Search code examples
imagegoweb-crawlergoquery

Web crawler stops at first page


I'm working on a webcrawler which should be working like this:

  1. go to a website, crawl all links from the site
  2. download all images (starting from the startpage)
  3. if there are no images left on the current page, go to the next link found in step 1 and do step 2 and 3 until there are no links/images left.

It seems like the code below is somehow working, like when I try to crawl some sites, I get some images to download.

(even I dont understand the images I get, cause I cant find them on the website, it seems like the crawler does not start with the startpage of the website).

After a few images (~25-500), the crawler is done and stops, no errors, it just stops. I tried this with multiple websites and after a few images it just stops. I think the crawler somehow ignores step 3.

package main

import (
    "fmt"
    "io"
    "log"
    "net/http"
    "os"
    "strconv"
    "strings"

    "github.com/PuerkitoBio/goquery"
)

var (
    currWebsite  string = "https://www.youtube.com"
    imageCount   int    = 0
    crawlWebsite string
)

func processElement(index int, element *goquery.Selection) {
    href, exists := element.Attr("href")
    if exists && strings.HasPrefix(href, "http") {
        crawlWebsite = href
        response, err := http.Get(crawlWebsite)
        if err != nil {
            log.Fatalf("error on current website")
        }

        defer response.Body.Close()

        document, err := goquery.NewDocumentFromReader(response.Body)
        if err != nil {
            log.Fatal("Error loading HTTP response body.", err)
        }

        document.Find("img").Each(func(index int, element *goquery.Selection) {
            imgSrc, exists := element.Attr("src")
            if strings.HasPrefix(imgSrc, "http") && exists {
                fileName := fmt.Sprintf("./images/img" + strconv.Itoa(imageCount) + ".jpg")
                currWebsite := fmt.Sprint(imgSrc)
                fmt.Println("[+]", currWebsite)
                DownloadFile(fileName, currWebsite)
                imageCount++
            }
        })
    }
}

func main() {
    err := os.MkdirAll("./images/", 0777)
    if err != nil {
        log.Fatalln("error on creating directory")
    }

    response, err := http.Get(currWebsite)
    if err != nil {
        log.Fatalln("error on searching website")
    }

    defer response.Body.Close()

    document, err := goquery.NewDocumentFromReader(response.Body)
    if err != nil {
        log.Fatalln("Error loading HTTP response body. ", err)
    }

    document.Find("a").Each(processElement)
}

func DownloadFile(filepath string, url string) {
    response, err := http.Get(url)
    if err != nil {
        log.Fatalln("error getting the website infos")
    }
    defer response.Body.Close()

    if response.StatusCode != 200 {
        log.Fatalln("received non 200 response code")
    }

    file, err := os.Create(filepath)
    if err != nil {
        log.Fatalf("error creating file at %v\n", filepath)
    }

    defer file.Close()

    _, err = io.Copy(file, response.Body)
    if err != nil {
        log.Fatalln("error copy file from src to dst")
    }
}

Solution

  • (even I dont understand the images I get, cause I cant find them on the website, it seems like the crawler does not start with the startpage of the website).

    Yes you are right.

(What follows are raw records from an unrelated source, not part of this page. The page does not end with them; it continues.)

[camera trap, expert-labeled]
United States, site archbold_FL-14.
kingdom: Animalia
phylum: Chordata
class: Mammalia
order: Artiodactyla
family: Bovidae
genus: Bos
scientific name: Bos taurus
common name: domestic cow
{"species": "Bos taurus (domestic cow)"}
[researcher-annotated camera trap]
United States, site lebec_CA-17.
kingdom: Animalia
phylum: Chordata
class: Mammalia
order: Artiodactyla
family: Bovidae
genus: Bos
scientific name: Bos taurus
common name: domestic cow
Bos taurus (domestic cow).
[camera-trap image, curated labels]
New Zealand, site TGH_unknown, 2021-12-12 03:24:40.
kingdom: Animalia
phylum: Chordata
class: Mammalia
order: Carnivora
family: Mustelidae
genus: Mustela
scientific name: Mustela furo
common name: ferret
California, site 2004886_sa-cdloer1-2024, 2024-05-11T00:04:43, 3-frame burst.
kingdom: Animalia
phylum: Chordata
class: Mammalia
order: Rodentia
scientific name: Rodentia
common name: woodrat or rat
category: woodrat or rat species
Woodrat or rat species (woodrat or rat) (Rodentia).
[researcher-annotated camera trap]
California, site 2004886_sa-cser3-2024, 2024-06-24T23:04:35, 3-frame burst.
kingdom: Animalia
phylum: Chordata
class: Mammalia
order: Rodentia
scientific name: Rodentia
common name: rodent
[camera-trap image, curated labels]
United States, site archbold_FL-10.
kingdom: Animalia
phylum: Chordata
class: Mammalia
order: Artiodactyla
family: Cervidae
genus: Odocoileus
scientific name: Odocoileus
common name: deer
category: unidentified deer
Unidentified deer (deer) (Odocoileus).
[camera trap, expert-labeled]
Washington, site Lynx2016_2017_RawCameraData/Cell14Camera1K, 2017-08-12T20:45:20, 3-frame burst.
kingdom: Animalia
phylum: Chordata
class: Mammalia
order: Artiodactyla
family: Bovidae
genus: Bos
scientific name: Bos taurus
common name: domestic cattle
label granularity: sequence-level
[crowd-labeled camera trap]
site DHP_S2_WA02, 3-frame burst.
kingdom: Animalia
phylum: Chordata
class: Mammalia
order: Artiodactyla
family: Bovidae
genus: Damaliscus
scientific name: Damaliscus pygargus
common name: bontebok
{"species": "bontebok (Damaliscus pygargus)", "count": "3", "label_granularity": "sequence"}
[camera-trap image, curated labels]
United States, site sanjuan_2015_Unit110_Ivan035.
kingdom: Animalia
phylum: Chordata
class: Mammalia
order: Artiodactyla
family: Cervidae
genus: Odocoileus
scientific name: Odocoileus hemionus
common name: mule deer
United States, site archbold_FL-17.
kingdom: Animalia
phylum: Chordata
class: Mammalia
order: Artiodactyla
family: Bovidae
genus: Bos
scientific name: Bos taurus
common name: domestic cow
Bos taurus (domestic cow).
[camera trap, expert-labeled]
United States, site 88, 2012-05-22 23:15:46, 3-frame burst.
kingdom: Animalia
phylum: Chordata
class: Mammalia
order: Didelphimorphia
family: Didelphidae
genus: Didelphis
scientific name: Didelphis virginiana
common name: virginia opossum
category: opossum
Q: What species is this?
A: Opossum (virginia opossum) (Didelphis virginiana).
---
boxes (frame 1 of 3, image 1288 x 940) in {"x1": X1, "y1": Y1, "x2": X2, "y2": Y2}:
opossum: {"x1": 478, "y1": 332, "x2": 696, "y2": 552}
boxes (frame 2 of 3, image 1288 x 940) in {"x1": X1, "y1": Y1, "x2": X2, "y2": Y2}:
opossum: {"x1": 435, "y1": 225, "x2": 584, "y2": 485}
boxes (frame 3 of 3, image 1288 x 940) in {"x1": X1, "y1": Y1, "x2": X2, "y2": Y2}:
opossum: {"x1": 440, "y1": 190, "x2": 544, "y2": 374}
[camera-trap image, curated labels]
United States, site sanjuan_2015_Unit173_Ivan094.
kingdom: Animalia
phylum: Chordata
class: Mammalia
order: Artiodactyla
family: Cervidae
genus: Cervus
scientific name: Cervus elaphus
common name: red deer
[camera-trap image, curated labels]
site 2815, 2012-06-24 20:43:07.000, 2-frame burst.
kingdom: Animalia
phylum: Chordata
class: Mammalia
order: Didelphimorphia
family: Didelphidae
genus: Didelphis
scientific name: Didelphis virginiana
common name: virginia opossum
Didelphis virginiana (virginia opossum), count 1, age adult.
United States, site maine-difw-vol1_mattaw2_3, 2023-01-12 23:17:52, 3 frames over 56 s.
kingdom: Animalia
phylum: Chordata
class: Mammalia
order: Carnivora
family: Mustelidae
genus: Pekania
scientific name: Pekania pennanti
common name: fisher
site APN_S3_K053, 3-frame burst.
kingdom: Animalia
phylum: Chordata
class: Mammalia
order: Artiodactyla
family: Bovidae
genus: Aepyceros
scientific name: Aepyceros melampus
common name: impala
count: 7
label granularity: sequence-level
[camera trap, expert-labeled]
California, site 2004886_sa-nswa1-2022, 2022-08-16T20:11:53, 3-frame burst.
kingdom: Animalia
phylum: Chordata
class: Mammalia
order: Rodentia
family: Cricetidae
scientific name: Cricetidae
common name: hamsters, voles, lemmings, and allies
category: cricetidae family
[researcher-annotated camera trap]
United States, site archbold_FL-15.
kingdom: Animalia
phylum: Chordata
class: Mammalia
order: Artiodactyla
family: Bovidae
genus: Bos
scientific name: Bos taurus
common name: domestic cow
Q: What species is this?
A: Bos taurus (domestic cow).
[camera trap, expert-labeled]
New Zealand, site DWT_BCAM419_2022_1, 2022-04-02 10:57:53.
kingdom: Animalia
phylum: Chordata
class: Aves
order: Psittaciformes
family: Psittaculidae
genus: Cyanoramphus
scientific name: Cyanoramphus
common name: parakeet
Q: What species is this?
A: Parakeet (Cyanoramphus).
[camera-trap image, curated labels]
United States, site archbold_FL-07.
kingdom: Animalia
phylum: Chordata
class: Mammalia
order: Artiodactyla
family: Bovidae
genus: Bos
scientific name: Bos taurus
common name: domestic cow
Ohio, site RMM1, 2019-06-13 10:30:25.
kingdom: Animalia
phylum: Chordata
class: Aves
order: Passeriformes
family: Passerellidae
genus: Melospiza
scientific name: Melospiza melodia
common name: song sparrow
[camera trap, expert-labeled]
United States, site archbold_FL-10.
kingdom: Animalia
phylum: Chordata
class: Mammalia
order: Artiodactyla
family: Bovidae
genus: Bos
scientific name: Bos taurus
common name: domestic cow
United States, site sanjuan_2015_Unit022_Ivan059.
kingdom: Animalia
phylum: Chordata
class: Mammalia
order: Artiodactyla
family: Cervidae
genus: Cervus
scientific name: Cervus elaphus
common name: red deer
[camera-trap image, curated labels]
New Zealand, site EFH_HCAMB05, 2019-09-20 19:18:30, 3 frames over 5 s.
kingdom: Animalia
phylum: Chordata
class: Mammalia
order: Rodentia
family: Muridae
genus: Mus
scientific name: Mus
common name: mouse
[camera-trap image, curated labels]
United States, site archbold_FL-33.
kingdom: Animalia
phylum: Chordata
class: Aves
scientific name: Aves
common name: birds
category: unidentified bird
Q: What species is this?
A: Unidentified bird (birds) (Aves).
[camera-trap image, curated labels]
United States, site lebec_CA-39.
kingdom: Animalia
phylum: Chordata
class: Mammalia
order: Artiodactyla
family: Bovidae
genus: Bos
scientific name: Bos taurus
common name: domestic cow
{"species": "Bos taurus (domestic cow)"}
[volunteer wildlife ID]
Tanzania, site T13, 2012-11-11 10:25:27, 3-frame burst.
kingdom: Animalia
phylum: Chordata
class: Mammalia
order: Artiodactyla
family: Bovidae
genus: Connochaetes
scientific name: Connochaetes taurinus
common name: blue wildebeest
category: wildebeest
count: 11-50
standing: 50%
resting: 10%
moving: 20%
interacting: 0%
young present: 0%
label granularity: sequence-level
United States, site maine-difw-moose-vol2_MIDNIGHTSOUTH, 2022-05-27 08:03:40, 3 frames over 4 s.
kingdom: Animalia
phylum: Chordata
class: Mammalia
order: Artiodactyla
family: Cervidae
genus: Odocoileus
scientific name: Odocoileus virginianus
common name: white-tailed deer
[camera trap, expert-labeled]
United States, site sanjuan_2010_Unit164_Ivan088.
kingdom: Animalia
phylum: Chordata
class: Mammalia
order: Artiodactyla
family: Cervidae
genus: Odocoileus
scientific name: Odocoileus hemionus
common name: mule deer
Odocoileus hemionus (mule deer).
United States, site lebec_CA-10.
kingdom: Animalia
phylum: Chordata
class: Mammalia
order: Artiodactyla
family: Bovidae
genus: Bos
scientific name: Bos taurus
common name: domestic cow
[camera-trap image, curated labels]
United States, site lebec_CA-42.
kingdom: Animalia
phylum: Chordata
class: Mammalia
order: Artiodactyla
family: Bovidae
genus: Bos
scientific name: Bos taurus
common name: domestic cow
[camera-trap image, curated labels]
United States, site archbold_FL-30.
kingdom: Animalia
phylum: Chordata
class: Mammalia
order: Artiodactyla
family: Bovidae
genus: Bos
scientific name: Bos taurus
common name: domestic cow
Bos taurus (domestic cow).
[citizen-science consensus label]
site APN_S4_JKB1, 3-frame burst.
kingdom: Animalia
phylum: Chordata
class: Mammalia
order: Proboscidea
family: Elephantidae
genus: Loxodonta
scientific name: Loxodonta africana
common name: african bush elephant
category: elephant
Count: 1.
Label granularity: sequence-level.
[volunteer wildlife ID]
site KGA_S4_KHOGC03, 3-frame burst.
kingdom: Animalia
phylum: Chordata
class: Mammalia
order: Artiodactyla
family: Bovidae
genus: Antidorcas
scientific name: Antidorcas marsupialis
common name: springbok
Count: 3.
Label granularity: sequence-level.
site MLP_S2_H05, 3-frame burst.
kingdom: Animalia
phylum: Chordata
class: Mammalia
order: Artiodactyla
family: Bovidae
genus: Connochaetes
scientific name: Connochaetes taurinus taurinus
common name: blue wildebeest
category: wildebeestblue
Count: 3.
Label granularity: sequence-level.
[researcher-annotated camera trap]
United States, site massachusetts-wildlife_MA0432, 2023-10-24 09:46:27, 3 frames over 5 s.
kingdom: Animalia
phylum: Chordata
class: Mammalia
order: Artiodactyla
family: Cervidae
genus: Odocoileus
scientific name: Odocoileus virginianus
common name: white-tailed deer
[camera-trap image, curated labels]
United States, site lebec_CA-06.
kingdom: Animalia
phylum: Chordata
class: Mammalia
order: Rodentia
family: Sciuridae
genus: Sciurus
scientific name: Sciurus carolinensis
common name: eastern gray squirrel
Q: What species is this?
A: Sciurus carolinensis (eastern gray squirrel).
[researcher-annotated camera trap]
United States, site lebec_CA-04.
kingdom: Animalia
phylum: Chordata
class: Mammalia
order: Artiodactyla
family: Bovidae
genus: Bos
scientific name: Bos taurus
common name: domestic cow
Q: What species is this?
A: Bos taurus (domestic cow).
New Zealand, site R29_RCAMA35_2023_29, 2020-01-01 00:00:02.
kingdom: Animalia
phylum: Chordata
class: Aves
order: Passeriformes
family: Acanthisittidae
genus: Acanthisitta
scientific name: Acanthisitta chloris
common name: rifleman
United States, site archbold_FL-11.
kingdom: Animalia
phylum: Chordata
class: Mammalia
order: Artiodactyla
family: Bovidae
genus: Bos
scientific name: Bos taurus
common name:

Your code will not download images from the start page because the only thing it is fetching from start page are all anchor tag elements and then calling processElement() for each anchor element found on the start page -

    response, err := http.Get(currWebsite)
    if err != nil {
        log.Fatalln("error on searching website")
    }
    
    defer response.Body.Close()
    
    document, err := goquery.NewDocumentFromReader(response.Body)
    if err != nil {
        log.Fatalln("Error loading HTTP response body. ", err)
    }
    
    document.Find("a").Each(processElement) // Here
    

    To download all images from start page, you should define another function processUrl() to do the work of fetching img elements and download images but then in processElement() function you just need to get the href link and invoke processUrl() on that link -

    func processElement(index int, element *goquery.Selection) {
        href, exists := element.Attr("href")
        if exists && strings.HasPrefix(href, "http") {
            crawlWebsite = href
            processUrl(crawlWebsite)
        }
    }
    
    func processUrl(crawlWebsite string) {
        response, err := http.Get(crawlWebsite)
        if err != nil {
            log.Fatalf("error on current website")
        }
    
        defer response.Body.Close()
    
        document, err := goquery.NewDocumentFromReader(response.Body)
        if err != nil {
            log.Fatal("Error loading HTTP response body.", err)
        }
    
        document.Find("img").Each(func(index int, element *goquery.Selection) {
            imgSrc, exists := element.Attr("src")
            if strings.HasPrefix(imgSrc, "http") && exists {
                fileName := fmt.Sprintf("./images/img" + strconv.Itoa(imageCount) + ".jpg")
                currWebsite := fmt.Sprint(imgSrc)
                fmt.Println("[+]", currWebsite)
                DownloadFile(fileName, currWebsite)
                imageCount++
            }
        })
    }
    

    Now just crawl images from start page before processing all links -

    func main() {
        ...
        document, err := goquery.NewDocumentFromReader(response.Body)
        if err != nil {
            log.Fatalln("Error loading HTTP response body. ", err)
        }
        // First crawl images from start page url
        processUrl(currWebsite)
        document.Find("a").Each(processElement)
    }